When a line of the entries contains the word "Vietnam", report that line.
*** Source data ***
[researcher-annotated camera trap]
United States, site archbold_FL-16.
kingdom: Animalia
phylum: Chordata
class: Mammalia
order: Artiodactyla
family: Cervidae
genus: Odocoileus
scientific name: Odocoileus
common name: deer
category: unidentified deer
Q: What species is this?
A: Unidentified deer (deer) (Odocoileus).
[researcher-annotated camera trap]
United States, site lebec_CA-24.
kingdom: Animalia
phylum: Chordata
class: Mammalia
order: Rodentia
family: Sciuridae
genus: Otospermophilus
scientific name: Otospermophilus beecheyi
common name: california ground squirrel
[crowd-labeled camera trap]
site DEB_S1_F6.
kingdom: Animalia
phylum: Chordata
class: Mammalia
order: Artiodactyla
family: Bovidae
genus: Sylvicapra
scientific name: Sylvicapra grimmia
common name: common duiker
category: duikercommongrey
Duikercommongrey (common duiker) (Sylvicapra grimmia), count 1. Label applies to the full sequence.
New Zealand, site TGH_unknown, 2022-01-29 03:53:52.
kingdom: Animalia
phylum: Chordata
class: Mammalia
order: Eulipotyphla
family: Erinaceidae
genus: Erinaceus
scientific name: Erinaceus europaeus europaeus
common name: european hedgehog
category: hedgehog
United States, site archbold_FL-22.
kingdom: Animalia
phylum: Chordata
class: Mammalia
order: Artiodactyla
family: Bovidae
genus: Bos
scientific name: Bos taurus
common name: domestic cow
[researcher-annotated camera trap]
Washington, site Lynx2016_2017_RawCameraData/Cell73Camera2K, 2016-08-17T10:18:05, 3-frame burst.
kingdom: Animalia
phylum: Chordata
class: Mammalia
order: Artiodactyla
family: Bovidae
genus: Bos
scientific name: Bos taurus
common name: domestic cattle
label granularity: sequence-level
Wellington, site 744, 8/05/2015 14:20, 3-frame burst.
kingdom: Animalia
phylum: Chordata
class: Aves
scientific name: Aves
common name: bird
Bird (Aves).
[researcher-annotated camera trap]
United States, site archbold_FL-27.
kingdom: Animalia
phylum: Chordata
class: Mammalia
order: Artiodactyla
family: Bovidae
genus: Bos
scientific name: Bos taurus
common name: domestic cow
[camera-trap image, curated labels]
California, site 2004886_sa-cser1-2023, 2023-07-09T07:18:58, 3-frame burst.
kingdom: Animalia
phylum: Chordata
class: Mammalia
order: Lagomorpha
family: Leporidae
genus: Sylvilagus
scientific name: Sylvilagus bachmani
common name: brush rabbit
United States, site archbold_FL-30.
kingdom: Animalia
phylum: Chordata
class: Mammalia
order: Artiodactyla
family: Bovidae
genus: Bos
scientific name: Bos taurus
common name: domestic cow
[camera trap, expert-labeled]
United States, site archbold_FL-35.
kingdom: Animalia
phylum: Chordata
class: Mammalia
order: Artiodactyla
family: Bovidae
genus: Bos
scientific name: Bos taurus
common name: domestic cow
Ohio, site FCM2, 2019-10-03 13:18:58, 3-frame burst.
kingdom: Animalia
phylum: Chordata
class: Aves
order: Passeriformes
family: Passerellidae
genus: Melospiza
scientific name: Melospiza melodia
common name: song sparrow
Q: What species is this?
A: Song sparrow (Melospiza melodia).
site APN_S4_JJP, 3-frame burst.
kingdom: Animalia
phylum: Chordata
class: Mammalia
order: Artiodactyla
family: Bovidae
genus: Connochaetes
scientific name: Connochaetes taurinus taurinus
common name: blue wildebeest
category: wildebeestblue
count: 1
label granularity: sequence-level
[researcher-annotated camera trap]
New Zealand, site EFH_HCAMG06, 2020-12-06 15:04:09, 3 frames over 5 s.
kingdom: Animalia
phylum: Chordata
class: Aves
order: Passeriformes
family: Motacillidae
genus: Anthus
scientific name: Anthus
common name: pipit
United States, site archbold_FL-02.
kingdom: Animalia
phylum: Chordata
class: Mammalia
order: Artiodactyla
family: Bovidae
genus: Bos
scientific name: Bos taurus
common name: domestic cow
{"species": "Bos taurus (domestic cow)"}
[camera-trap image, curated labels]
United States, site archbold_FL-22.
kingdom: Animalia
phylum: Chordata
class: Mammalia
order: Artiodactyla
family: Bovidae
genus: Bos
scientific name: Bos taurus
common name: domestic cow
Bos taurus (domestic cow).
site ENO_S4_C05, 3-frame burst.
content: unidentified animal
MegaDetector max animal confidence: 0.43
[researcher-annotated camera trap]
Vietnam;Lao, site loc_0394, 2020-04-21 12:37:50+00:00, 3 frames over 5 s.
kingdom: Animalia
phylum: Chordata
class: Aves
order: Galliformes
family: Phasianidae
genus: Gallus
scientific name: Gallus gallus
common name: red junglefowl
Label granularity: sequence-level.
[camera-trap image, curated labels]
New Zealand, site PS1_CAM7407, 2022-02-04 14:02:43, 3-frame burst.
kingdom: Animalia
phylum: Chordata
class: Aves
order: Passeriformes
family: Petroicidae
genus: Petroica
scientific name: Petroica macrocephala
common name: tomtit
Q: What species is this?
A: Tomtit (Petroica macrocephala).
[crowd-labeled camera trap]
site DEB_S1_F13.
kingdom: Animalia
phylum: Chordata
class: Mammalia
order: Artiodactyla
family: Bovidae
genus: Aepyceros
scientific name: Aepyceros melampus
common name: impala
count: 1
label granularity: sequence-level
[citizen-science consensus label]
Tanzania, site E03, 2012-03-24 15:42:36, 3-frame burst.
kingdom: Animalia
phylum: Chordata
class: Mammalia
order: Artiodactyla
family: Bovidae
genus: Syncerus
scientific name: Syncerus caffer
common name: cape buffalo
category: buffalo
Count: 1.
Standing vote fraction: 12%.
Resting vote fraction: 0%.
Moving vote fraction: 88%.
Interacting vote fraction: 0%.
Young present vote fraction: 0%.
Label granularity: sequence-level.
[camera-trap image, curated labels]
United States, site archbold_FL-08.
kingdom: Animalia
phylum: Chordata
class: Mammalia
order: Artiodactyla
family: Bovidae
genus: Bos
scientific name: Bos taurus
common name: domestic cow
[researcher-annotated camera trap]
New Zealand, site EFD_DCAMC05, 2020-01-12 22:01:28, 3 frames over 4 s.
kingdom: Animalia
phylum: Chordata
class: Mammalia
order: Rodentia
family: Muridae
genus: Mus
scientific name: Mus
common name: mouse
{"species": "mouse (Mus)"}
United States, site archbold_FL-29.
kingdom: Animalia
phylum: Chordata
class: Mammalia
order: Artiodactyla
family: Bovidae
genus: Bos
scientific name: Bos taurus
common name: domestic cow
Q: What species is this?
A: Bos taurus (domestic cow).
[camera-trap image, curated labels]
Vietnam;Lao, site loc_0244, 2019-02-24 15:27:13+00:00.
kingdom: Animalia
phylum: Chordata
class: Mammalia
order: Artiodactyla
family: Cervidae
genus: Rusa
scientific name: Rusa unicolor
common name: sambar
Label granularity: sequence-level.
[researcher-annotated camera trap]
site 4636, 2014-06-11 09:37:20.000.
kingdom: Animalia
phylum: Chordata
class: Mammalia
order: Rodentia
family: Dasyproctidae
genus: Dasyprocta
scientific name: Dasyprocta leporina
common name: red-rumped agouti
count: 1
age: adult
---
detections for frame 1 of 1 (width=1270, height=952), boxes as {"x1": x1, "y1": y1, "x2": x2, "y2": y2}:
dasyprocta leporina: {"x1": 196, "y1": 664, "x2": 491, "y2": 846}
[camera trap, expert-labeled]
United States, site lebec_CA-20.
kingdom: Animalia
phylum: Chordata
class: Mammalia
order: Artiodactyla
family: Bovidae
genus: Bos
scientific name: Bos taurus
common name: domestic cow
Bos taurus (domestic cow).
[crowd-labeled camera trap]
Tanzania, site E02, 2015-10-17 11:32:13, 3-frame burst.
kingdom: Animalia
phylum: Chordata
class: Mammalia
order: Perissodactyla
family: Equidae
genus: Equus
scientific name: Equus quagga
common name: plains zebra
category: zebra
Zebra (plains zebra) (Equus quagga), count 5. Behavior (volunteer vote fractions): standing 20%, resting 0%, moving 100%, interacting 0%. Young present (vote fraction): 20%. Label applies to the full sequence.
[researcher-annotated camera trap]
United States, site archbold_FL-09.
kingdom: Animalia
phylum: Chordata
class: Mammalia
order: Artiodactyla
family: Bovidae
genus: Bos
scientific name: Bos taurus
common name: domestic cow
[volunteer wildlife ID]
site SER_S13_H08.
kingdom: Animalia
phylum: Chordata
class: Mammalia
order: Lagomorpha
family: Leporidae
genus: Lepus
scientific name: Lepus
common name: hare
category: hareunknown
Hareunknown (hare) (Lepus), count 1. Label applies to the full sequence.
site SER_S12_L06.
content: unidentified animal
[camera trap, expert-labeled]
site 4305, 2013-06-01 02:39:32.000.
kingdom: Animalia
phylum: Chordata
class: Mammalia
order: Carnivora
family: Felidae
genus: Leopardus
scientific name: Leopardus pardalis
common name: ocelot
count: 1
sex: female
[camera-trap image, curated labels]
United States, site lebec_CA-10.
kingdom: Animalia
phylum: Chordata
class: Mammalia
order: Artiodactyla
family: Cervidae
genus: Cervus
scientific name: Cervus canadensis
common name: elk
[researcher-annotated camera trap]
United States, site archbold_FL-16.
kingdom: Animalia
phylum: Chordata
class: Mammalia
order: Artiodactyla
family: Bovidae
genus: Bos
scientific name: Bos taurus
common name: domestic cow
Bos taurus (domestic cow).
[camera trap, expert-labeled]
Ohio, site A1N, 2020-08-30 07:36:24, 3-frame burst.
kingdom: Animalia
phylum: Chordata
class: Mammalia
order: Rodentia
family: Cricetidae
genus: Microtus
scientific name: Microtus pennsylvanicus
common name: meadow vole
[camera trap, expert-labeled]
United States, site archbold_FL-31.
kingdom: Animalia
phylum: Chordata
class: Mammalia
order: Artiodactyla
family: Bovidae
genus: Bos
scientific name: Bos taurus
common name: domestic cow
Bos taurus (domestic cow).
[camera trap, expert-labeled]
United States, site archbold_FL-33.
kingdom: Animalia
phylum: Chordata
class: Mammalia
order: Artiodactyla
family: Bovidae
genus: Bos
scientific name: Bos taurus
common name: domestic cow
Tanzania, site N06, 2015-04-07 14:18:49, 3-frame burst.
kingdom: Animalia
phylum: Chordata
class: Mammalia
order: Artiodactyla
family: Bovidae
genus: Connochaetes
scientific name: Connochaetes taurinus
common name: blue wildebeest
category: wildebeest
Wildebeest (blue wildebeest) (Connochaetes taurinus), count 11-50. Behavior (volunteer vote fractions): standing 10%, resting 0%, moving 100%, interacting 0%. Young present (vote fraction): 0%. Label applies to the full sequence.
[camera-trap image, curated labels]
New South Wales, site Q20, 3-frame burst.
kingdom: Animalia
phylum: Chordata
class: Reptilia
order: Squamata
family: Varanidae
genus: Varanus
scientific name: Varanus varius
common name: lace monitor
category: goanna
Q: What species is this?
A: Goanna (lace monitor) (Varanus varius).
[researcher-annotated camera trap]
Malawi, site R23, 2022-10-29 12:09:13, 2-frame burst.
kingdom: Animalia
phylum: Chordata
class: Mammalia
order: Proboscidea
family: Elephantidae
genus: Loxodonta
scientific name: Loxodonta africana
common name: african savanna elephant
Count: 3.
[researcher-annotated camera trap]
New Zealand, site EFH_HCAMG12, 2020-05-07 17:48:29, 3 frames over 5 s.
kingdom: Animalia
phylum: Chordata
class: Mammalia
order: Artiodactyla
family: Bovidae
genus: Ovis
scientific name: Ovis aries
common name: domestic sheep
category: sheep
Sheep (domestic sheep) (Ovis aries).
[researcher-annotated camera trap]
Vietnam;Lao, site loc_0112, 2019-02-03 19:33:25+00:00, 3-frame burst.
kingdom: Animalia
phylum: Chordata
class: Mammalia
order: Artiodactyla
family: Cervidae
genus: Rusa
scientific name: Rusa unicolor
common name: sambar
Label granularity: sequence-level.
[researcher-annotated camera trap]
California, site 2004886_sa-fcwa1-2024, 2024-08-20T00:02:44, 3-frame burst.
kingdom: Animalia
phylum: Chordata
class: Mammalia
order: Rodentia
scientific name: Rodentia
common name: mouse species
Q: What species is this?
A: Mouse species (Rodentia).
***
#### Answer below:
Vietnam;Lao, site loc_0394, 2020-04-21 12:37:50+00:00, 3 frames over 5 s.
Vietnam;Lao, site loc_0244, 2019-02-24 15:27:13+00:00.
Vietnam;Lao, site loc_0112, 2019-02-03 19:33:25+00:00, 3-frame burst.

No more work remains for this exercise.